Stored data entries
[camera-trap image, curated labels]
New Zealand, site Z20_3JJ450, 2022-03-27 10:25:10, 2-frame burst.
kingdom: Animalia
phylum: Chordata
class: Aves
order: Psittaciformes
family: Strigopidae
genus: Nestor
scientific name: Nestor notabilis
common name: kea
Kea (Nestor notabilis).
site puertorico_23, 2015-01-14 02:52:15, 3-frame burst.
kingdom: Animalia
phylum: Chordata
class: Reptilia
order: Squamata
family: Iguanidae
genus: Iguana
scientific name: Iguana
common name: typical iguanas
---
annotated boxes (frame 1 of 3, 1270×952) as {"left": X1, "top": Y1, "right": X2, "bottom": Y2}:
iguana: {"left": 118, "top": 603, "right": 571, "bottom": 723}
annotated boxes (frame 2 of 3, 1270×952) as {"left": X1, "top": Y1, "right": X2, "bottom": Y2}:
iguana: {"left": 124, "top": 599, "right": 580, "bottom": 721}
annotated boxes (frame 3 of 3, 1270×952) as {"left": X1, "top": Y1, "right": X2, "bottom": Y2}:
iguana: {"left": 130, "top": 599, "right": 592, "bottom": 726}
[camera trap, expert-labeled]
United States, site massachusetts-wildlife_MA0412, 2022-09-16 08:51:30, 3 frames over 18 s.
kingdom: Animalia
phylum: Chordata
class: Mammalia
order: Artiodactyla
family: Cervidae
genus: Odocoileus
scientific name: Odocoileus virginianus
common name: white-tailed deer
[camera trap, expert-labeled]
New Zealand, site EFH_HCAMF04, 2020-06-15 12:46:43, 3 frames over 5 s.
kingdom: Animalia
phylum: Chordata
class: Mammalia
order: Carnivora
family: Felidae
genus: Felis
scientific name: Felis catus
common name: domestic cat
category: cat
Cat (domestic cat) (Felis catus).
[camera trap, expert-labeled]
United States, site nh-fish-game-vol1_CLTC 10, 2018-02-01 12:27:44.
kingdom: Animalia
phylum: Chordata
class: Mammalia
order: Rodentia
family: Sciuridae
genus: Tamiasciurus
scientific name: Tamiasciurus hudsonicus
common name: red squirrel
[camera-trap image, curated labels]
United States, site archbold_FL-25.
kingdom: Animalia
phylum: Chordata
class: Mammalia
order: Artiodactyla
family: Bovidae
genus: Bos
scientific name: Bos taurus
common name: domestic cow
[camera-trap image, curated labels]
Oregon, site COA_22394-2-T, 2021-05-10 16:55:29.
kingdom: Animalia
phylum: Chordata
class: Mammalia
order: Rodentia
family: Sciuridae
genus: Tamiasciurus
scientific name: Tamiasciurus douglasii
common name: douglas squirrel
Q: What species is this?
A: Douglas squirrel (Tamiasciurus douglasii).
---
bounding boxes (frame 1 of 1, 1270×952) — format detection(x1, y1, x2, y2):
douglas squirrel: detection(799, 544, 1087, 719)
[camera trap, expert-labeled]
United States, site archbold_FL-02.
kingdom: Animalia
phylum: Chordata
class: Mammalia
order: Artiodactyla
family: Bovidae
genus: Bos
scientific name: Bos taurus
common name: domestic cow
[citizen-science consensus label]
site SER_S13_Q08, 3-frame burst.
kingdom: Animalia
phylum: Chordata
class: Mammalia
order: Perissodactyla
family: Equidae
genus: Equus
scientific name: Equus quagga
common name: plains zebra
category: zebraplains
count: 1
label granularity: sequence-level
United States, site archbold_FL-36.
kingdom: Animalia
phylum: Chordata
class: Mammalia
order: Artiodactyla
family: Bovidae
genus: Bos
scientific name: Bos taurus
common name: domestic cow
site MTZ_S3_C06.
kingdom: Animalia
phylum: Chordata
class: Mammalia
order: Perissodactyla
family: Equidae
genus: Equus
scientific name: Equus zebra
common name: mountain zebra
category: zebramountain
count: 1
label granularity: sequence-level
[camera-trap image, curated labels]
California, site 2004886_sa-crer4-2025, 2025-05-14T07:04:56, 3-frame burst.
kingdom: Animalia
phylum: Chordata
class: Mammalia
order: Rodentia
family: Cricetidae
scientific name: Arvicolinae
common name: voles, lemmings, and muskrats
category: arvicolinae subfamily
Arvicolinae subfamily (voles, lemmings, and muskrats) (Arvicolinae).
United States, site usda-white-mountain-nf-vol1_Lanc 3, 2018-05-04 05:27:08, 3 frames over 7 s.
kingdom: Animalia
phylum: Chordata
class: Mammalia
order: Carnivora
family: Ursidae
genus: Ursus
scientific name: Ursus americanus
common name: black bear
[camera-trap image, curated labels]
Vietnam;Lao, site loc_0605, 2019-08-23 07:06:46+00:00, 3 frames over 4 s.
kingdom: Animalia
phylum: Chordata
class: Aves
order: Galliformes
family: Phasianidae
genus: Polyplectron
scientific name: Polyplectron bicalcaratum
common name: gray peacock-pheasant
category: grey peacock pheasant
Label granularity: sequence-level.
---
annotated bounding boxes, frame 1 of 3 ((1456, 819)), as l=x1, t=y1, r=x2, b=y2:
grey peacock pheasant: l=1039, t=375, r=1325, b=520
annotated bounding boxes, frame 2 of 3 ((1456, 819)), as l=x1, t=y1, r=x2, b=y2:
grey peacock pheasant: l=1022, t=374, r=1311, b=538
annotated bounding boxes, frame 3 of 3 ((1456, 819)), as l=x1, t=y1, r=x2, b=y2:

Task goal: Repeat every record above precisely.

Result:
[camera-trap image, curated labels]
New Zealand, site Z20_3JJ450, 2022-03-27 10:25:10, 2-frame burst.
kingdom: Animalia
phylum: Chordata
class: Aves
order: Psittaciformes
family: Strigopidae
genus: Nestor
scientific name: Nestor notabilis
common name: kea
Kea (Nestor notabilis).
site puertorico_23, 2015-01-14 02:52:15, 3-frame burst.
kingdom: Animalia
phylum: Chordata
class: Reptilia
order: Squamata
family: Iguanidae
genus: Iguana
scientific name: Iguana
common name: typical iguanas
---
annotated boxes (frame 1 of 3, 1270×952) as {"left": X1, "top": Y1, "right": X2, "bottom": Y2}:
iguana: {"left": 118, "top": 603, "right": 571, "bottom": 723}
annotated boxes (frame 2 of 3, 1270×952) as {"left": X1, "top": Y1, "right": X2, "bottom": Y2}:
iguana: {"left": 124, "top": 599, "right": 580, "bottom": 721}
annotated boxes (frame 3 of 3, 1270×952) as {"left": X1, "top": Y1, "right": X2, "bottom": Y2}:
iguana: {"left": 130, "top": 599, "right": 592, "bottom": 726}
[camera trap, expert-labeled]
United States, site massachusetts-wildlife_MA0412, 2022-09-16 08:51:30, 3 frames over 18 s.
kingdom: Animalia
phylum: Chordata
class: Mammalia
order: Artiodactyla
family: Cervidae
genus: Odocoileus
scientific name: Odocoileus virginianus
common name: white-tailed deer
[camera trap, expert-labeled]
New Zealand, site EFH_HCAMF04, 2020-06-15 12:46:43, 3 frames over 5 s.
kingdom: Animalia
phylum: Chordata
class: Mammalia
order: Carnivora
family: Felidae
genus: Felis
scientific name: Felis catus
common name: domestic cat
category: cat
Cat (domestic cat) (Felis catus).
[camera trap, expert-labeled]
United States, site nh-fish-game-vol1_CLTC 10, 2018-02-01 12:27:44.
kingdom: Animalia
phylum: Chordata
class: Mammalia
order: Rodentia
family: Sciuridae
genus: Tamiasciurus
scientific name: Tamiasciurus hudsonicus
common name: red squirrel
[camera-trap image, curated labels]
United States, site archbold_FL-25.
kingdom: Animalia
phylum: Chordata
class: Mammalia
order: Artiodactyla
family: Bovidae
genus: Bos
scientific name: Bos taurus
common name: domestic cow
[camera-trap image, curated labels]
Oregon, site COA_22394-2-T, 2021-05-10 16:55:29.
kingdom: Animalia
phylum: Chordata
class: Mammalia
order: Rodentia
family: Sciuridae
genus: Tamiasciurus
scientific name: Tamiasciurus douglasii
common name: douglas squirrel
Q: What species is this?
A: Douglas squirrel (Tamiasciurus douglasii).
---
bounding boxes (frame 1 of 1, 1270×952) — format detection(x1, y1, x2, y2):
douglas squirrel: detection(799, 544, 1087, 719)
[camera trap, expert-labeled]
United States, site archbold_FL-02.
kingdom: Animalia
phylum: Chordata
class: Mammalia
order: Artiodactyla
family: Bovidae
genus: Bos
scientific name: Bos taurus
common name: domestic cow
[citizen-science consensus label]
site SER_S13_Q08, 3-frame burst.
kingdom: Animalia
phylum: Chordata
class: Mammalia
order: Perissodactyla
family: Equidae
genus: Equus
scientific name: Equus quagga
common name: plains zebra
category: zebraplains
count: 1
label granularity: sequence-level
United States, site archbold_FL-36.
kingdom: Animalia
phylum: Chordata
class: Mammalia
order: Artiodactyla
family: Bovidae
genus: Bos
scientific name: Bos taurus
common name: domestic cow
site MTZ_S3_C06.
kingdom: Animalia
phylum: Chordata
class: Mammalia
order: Perissodactyla
family: Equidae
genus: Equus
scientific name: Equus zebra
common name: mountain zebra
category: zebramountain
count: 1
label granularity: sequence-level
[camera-trap image, curated labels]
California, site 2004886_sa-crer4-2025, 2025-05-14T07:04:56, 3-frame burst.
kingdom: Animalia
phylum: Chordata
class: Mammalia
order: Rodentia
family: Cricetidae
scientific name: Arvicolinae
common name: voles, lemmings, and muskrats
category: arvicolinae subfamily
Arvicolinae subfamily (voles, lemmings, and muskrats) (Arvicolinae).
United States, site usda-white-mountain-nf-vol1_Lanc 3, 2018-05-04 05:27:08, 3 frames over 7 s.
kingdom: Animalia
phylum: Chordata
class: Mammalia
order: Carnivora
family: Ursidae
genus: Ursus
scientific name: Ursus americanus
common name: black bear
[camera-trap image, curated labels]
Vietnam;Lao, site loc_0605, 2019-08-23 07:06:46+00:00, 3 frames over 4 s.
kingdom: Animalia
phylum: Chordata
class: Aves
order: Galliformes
family: Phasianidae
genus: Polyplectron
scientific name: Polyplectron bicalcaratum
common name: gray peacock-pheasant
category: grey peacock pheasant
Label granularity: sequence-level.
---
annotated bounding boxes, frame 1 of 3 ((1456, 819)), as l=x1, t=y1, r=x2, b=y2:
grey peacock pheasant: l=1039, t=375, r=1325, b=520
annotated bounding boxes, frame 2 of 3 ((1456, 819)), as l=x1, t=y1, r=x2, b=y2:
grey peacock pheasant: l=1022, t=374, r=1311, b=538
annotated bounding boxes, frame 3 of 3 ((1456, 819)), as l=x1, t=y1, r=x2, b=y2:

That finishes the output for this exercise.